Credit: © 2008 AIP

Integrating nanoparticles with silicon-based devices is a major hurdle in the development of nanoscale electronics. For example, mass production techniques that can precisely place individual carbon nanotubes at specific locations on silicon-chips remain elusive. Now, Dimos Poulikakos and colleagues1 at the Swiss Federal Institute of Technology, Zurich, have developed an automated method — combining a fountain-pen-like micropipette and electric-field gradients — for locating single carbon nanotubes at predefined locations between platinum electrodes.

Micropipettes with orifices of 1–10 µm were filled with solutions of multiwall carbon nanotubes and, by precise xyz translation, microdroplets were squeezed out between two platinum electrodes that were separated by a gap of 300 nm.

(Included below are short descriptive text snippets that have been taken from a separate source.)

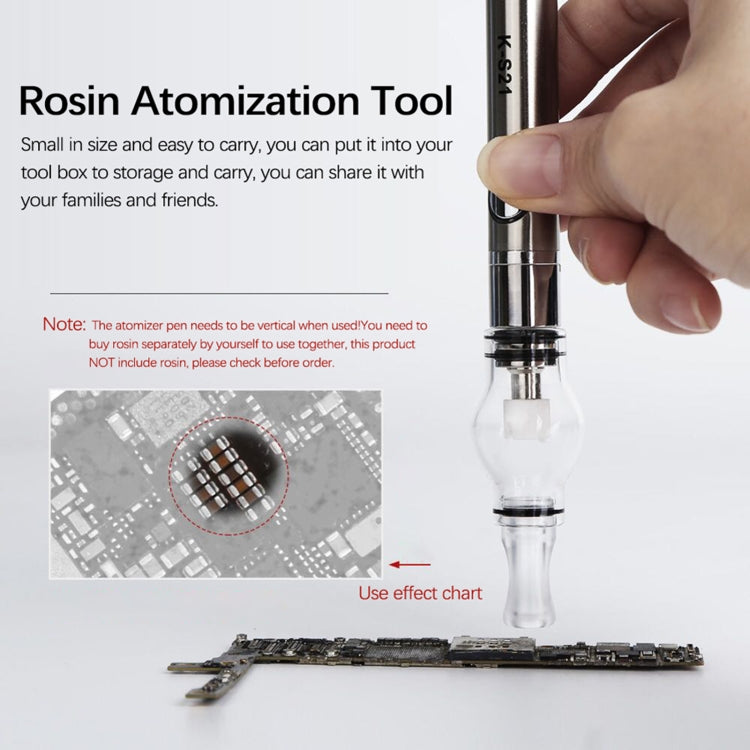Kaisi K-S21 Rosin Pen Rosin Atomization Machine Short Circuit Detector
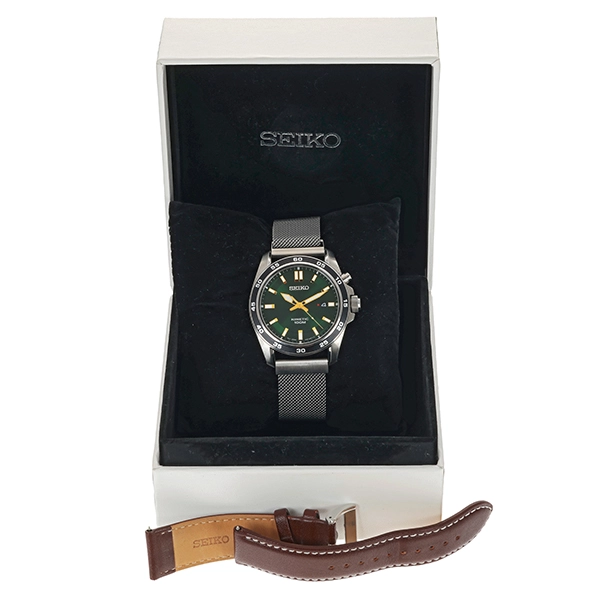 Herrenuhr Seiko 'Kinetic' Quartz
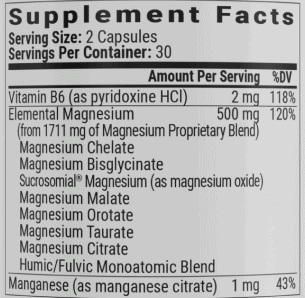 magnesium braekthrough ingredients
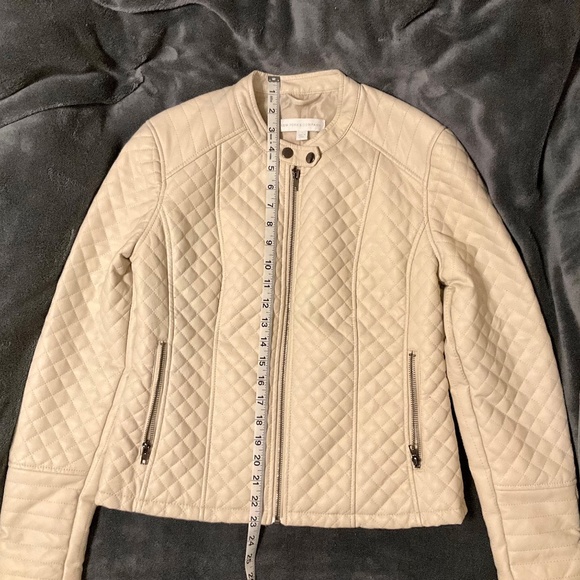 SOLD New York & Company Faux Leather Jacket size Small - Picture 1 of 5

Application of an electric-field gradient between the electrodes then caused the carbon nanotubes to move and come to rest across the metallic gap due to dielectrophorosis — forces acting on uncharged particles located in non-uniform electric fields. Finally, the micropipette was retracted, after which the microdroplets evaporated leaving the nanotubes in the desired location.

The researchers also showed that the micropipette acted as a filter, preventing deposition of unwanted carbon-nanotube bundles. Furthermore, the team expect that the method is not confined to carbon nanotubes and could be applicable for many other materials.